La diplomazia russa ha lavorato alacremente in questi ultimi giorni per tentare di bloccare lo Strike americano in Siria, Strike che potrebbe alterare profondamente i rapporti di forza tra l’esercito siriano e la galassia dei ribelli. In un primo momento lo Strike americano sembrava focalizzato su due obiettivi ben chiari: distruggere i siti di comando e controllo delle forze armate siriane e attaccare in maniera particolare al 4ª divisione corazzata delle truppe lealiste.
Poi, con il passare delle ore e dei giorni, il pentagono ha lasciato intendere che il raid americano non sarebbe stato così limitato negli obiettivi ma che si sarebbe puntato a ridurre la capacità di difesa aerea della Siria, si sarebbero bombardati i siti dove sono conservate la armi di valenza strategica, come i missili balistici e che sarebbero stati impiegati non solo i missili da crociera ma anche aerei, in particolare bombardieri, tradizionali. Parallelamente a queste dichiarazioni, e in attesa del pronunciamento del Congresso, l’apparato militare americano si è rinforzato, in particolar modo posizionando nella acque del Mar Rosso il Gruppo d’attacco della portaerei nucleare Nimitz. Quasi simultaneamente anche le forze armate della Federazione Russa hanno ampliato la loro presenza nel mediterraneo e nelle basi vicine al Mar Nero.

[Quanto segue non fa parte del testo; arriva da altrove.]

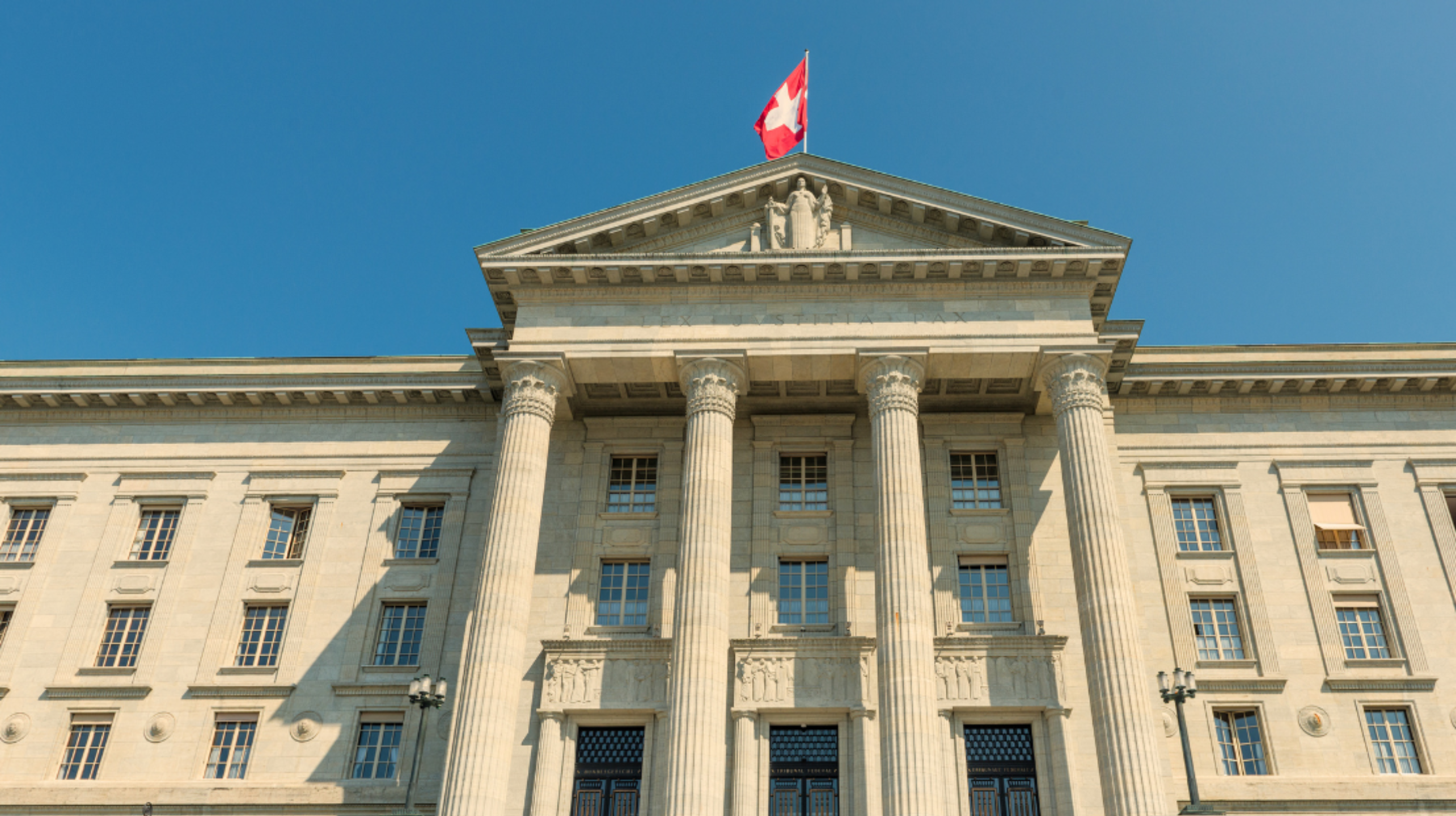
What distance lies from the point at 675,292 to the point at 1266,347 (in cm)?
1973

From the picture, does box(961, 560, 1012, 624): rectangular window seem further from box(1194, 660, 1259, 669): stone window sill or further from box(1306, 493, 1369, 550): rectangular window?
box(1306, 493, 1369, 550): rectangular window

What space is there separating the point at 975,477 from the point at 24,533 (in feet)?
104

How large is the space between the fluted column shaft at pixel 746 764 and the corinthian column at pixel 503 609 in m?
5.94

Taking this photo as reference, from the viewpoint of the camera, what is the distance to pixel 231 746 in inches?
1259

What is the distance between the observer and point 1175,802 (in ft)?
91.7

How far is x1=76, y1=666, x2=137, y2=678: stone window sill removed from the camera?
33031 millimetres

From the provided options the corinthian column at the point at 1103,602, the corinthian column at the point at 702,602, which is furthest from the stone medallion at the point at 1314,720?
the corinthian column at the point at 702,602

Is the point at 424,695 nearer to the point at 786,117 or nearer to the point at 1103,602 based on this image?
the point at 1103,602

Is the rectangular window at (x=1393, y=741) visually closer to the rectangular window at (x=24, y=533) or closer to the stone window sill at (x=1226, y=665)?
the stone window sill at (x=1226, y=665)

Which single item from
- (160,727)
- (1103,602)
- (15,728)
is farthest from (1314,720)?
(15,728)

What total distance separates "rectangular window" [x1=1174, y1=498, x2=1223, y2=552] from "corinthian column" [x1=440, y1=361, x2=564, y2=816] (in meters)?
19.8

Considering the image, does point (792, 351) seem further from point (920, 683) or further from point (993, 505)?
point (920, 683)

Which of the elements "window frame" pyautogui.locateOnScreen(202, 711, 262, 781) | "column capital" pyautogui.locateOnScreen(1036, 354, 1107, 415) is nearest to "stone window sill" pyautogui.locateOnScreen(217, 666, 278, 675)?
"window frame" pyautogui.locateOnScreen(202, 711, 262, 781)

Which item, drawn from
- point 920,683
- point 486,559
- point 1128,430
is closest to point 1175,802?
point 920,683
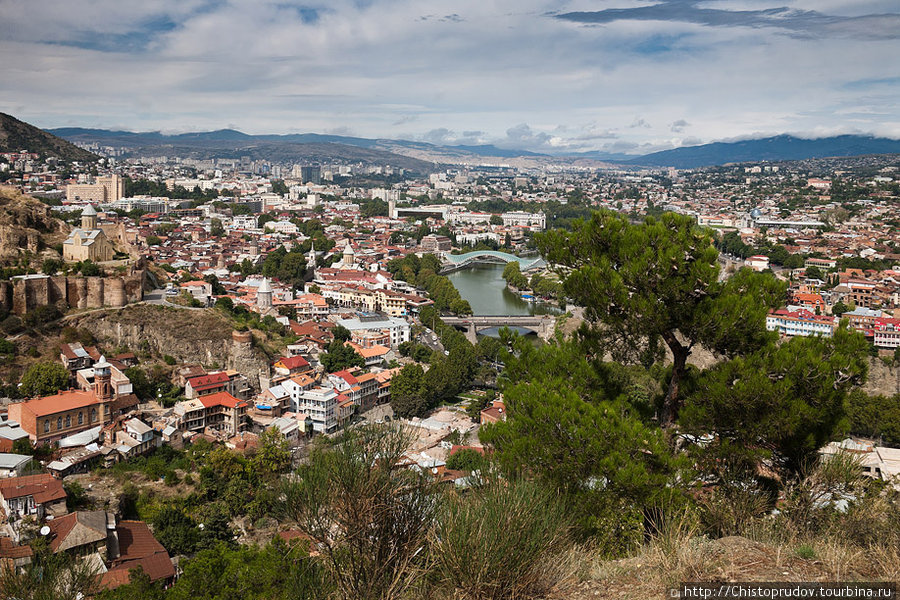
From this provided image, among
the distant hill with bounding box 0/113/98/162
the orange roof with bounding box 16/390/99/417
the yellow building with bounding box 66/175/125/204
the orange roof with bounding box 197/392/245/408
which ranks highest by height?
the distant hill with bounding box 0/113/98/162

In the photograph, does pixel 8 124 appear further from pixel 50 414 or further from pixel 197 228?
pixel 50 414

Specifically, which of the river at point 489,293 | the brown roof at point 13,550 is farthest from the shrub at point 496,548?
the river at point 489,293

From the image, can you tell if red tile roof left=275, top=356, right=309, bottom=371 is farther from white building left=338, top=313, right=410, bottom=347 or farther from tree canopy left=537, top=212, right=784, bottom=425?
tree canopy left=537, top=212, right=784, bottom=425

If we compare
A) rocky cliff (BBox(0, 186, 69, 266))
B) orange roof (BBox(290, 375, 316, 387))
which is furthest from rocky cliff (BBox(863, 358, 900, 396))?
rocky cliff (BBox(0, 186, 69, 266))

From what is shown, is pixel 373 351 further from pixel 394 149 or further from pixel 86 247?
pixel 394 149

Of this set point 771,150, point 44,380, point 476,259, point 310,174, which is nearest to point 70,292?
point 44,380

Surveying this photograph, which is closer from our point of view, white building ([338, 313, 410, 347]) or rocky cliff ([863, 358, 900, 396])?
rocky cliff ([863, 358, 900, 396])
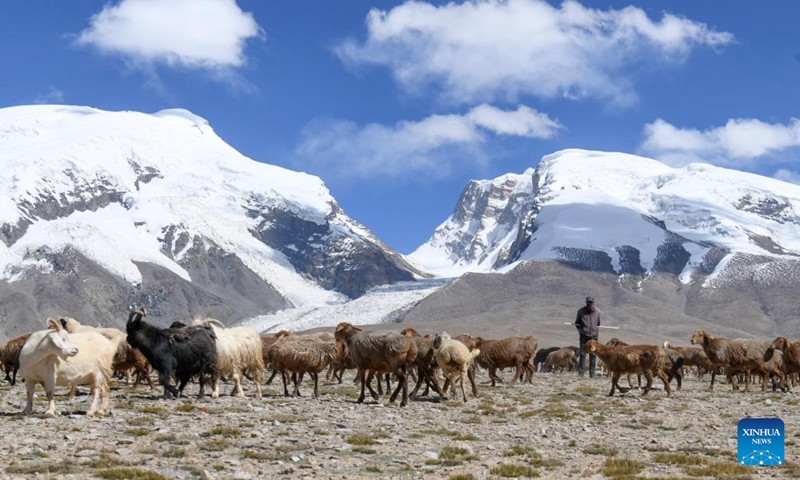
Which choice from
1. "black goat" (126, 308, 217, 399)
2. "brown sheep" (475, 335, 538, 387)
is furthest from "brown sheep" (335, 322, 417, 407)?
"brown sheep" (475, 335, 538, 387)

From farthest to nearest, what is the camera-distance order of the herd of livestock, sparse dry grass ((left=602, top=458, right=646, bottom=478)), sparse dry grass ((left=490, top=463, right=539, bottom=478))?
the herd of livestock → sparse dry grass ((left=602, top=458, right=646, bottom=478)) → sparse dry grass ((left=490, top=463, right=539, bottom=478))

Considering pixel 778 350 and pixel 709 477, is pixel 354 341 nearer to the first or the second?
pixel 709 477

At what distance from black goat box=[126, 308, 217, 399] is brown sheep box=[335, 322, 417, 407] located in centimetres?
364

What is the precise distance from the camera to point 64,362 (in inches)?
701

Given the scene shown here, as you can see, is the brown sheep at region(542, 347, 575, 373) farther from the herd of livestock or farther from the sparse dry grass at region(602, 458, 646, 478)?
the sparse dry grass at region(602, 458, 646, 478)

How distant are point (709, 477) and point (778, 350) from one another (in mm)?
20503

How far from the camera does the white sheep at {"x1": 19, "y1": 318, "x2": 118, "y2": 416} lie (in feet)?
57.3

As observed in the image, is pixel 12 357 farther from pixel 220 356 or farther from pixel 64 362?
pixel 64 362

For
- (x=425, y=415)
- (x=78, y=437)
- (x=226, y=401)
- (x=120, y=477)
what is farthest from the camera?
(x=226, y=401)

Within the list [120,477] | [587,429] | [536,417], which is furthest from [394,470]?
[536,417]

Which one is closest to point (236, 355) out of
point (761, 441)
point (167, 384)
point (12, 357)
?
point (167, 384)

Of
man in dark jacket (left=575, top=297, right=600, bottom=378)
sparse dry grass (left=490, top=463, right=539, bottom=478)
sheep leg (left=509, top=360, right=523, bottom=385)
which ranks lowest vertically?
sparse dry grass (left=490, top=463, right=539, bottom=478)

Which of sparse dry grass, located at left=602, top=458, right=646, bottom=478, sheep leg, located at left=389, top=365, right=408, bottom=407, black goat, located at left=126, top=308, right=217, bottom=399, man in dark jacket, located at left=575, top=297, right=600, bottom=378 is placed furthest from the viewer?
man in dark jacket, located at left=575, top=297, right=600, bottom=378

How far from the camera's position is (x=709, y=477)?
43.6 ft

In questo scenario di escalation estremamente pericolosa i russi, di concerto con i siriani, hanno proposto agli Stati Uniti un piano che preveda il passaggio delle armi chimiche i mano alla Siria ad una non meglio specificata “struttura internazionale” che dovrebbe essere caratterizzata dal controllo affidato alle 5 Nazioni con potere di Veto al Consiglio di Sicurezza delle Nazioni Unite.
La reazione americana a questa proposta è stata per nulla ordinata e men che meno coordinata. Il Segretario di Stato Kerry si è espresso subito favorevolmente a patto di una evoluzione rapida della vicenda, ma dagli Stati Uniti e dallo stesso Dipartimento di Stato giungevano commenti alquanto scettici. La Casa Bianca non si è ancora pronunciata chiaramente e probabilmente dovremo attendere il discorso di questa sera del presidente Obama alla nazione per capire il vero orientamento americano.
La nostra prima impressione è che una parte maggioritaria dell’amministrazione americana guidata da Obama voglia andare avanti sulla strada dello Strike, così come anche quella parte del partito Repubblicano che fa capo a John McCain, il quale ha sempre sostenuto che ne la Russia ne Damasco avrebbero mai reagito ad un attacco americano.
Interessante infine la posizione dello stato di Israele, il quale per bocca del portavoce del Governo, ha dichiarato che la soluzione proposta da Mosca è “la migliore possibile” in quanto eliminerebbe il rischio del passaggio delle armi chimiche ad Hezbollah senza il rischio di scatenare un conflitto sovra regionale. Da questa dichiarazione possiamo ricavare, e non per la prima volta, il vero orientamento dello stato di Israele che al contrario degli Stati Uniti non si augura la caduta del regime di Al Assad.
Stasera seguiremo per voi il discorso di Obama e tutti noi saremo pronti a riferire le sue parole e a commentarle nel più breve tempo possibile.